> [TASK PROMPT]: Transcribe the stretch of entries below from the line with "CQB-L vertical magnetic pipeline pump" through the line with "Regency Armchair English", exactly and with both ends included; leave out all other lines.

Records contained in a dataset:
-=-=-

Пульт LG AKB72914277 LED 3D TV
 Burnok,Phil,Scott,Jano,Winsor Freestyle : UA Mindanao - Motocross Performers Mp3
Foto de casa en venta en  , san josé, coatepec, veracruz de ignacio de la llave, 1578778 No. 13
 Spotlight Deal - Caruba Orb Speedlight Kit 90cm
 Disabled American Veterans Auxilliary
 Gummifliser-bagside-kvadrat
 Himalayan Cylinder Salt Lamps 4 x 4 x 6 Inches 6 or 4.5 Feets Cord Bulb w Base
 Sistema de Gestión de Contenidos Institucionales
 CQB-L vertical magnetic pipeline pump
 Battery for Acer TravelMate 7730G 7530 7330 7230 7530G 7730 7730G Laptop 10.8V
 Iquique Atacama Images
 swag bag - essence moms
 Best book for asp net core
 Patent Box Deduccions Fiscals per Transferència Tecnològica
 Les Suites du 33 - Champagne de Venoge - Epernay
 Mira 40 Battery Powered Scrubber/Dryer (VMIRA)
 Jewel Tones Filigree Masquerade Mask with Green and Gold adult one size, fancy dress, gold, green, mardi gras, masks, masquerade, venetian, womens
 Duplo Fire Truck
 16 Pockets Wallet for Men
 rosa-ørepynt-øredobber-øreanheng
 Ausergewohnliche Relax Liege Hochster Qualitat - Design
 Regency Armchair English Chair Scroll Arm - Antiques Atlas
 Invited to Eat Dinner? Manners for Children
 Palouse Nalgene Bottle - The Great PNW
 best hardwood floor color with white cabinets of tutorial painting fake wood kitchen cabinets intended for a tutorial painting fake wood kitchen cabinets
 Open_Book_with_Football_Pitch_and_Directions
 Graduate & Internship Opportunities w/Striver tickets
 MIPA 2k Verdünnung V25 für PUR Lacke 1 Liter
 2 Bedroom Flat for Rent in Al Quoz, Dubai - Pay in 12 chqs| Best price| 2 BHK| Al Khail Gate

-=-=-

> [OUTPUT OF THE EXERCISE]:
 CQB-L vertical magnetic pipeline pump
 Battery for Acer TravelMate 7730G 7530 7330 7230 7530G 7730 7730G Laptop 10.8V
 Iquique Atacama Images
 swag bag - essence moms
 Best book for asp net core
 Patent Box Deduccions Fiscals per Transferència Tecnològica
 Les Suites du 33 - Champagne de Venoge - Epernay
 Mira 40 Battery Powered Scrubber/Dryer (VMIRA)
 Jewel Tones Filigree Masquerade Mask with Green and Gold adult one size, fancy dress, gold, green, mardi gras, masks, masquerade, venetian, womens
 Duplo Fire Truck
 16 Pockets Wallet for Men
 rosa-ørepynt-øredobber-øreanheng
 Ausergewohnliche Relax Liege Hochster Qualitat - Design
 Regency Armchair English Chair Scroll Arm - Antiques Atlas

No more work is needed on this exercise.